When you give the entries again, keep every word as it stands and drop the pictures.
•••
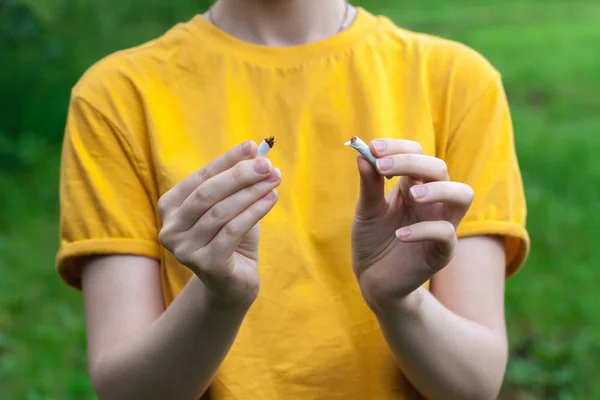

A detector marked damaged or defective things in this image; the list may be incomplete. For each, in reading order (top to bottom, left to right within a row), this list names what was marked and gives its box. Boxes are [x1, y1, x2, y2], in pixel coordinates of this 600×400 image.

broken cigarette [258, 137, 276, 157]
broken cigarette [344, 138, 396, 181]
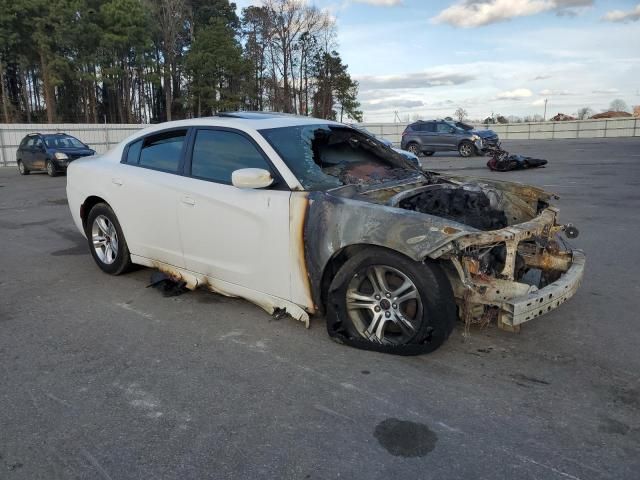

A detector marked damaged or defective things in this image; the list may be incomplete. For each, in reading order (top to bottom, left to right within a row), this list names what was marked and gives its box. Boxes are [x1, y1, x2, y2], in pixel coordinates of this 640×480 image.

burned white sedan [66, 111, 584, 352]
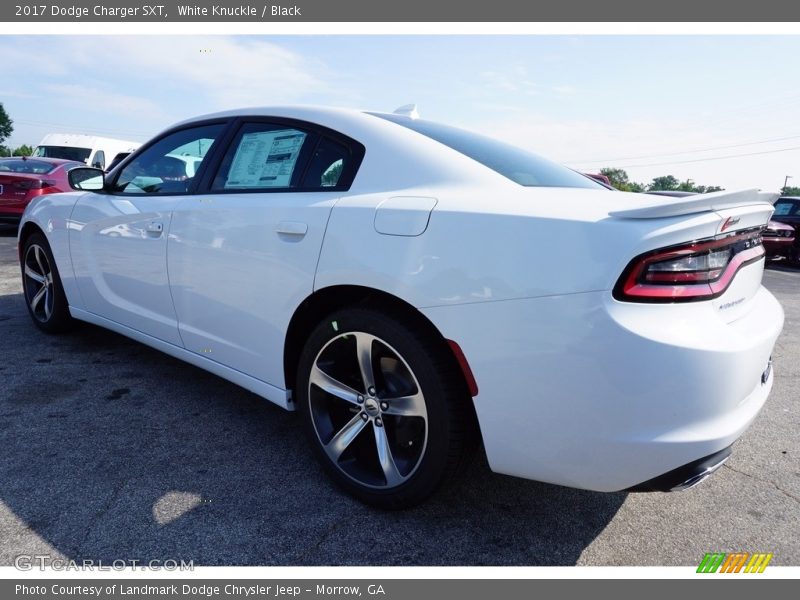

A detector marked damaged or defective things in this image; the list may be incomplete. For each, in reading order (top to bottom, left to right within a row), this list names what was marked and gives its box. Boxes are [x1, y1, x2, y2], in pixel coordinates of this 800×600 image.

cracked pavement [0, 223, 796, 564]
•••
### COMPLETED EXERCISE
A detector marked damaged or defective things in this image; the list may be incomplete. For each, in reading order (top to bottom, left to right within a row), this list names what was marked and gives its box. Boxes are [x1, y1, x2, y2], in pixel coordinates of this 600×400 image.

broken cigarette [258, 137, 276, 157]
broken cigarette [344, 138, 396, 181]

A detector marked damaged or defective things in this image; the list may be incomplete. For each, in reading order (top to bottom, left to right within a row), this list names what was marked and gives its box. Boxes are [x1, y1, x2, y2], in pixel coordinates of this 640×480 image.

burned white sedan [66, 111, 584, 352]

A detector marked damaged or defective things in this image; the list may be incomplete. For each, in reading order (top to bottom, left to right within a row), this list names what was marked and gives its box. Boxes are [x1, y1, x2, y2], in pixel coordinates of this 800×600 image.

cracked pavement [0, 223, 796, 564]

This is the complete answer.